Tasks for this exercise:
1: Return the part of the 802.11ac text below from "The next generation" to "802.11n based network.", copied word for word.
2: Answer these questions using the 802.11ac text below:
(a) What minimum multiple of the capacity of an 802.11n based network must the network backbone deliver?
(b) What Wi-Fi throughput does the Cisco 5760 Wireless LAN Controller provide?
(c) On what ASIC are the Cisco 5760 and the Catalyst 3850 Series Switch based?

The next generation of Wi-Fi, 802.11ac couples the freedom of wireless with the speed of gigabit Ethernet. This also translates in additional load on the backbone of the network, which has to deliver at least 3 times the capacity of the current gold standard, the 802.11n based network.

Cisco launched the Unified Access architecture  to scale linearly with the increased load on the network with 60 Gbps Wi-Fi throughput on the Cisco 5760 Wireless LAN Controller and 40 Gbps Wi-Fi throughput on the Catalyst 3850 Series Switch with a built-in wireless controller.  Both these platforms are based on the Cisco Unified Access Data Plane (UADP) programmable ASIC, which provides high performance and scale, common open APIs, and enables consistent QoS policies for both wired and wireless networks.

Data extract:
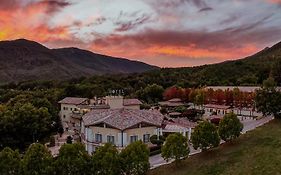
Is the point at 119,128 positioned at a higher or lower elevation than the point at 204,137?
higher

Responses by task:
1:
The next generation of Wi-Fi, 802.11ac couples the freedom of wireless with the speed of gigabit Ethernet. This also translates in additional load on the backbone of the network, which has to deliver at least 3 times the capacity of the current gold standard, the 802.11n based network.

2:
(a) At least 3 times the capacity.
(b) 60 Gbps.
(c) The Cisco Unified Access Data Plane (UADP) programmable ASIC.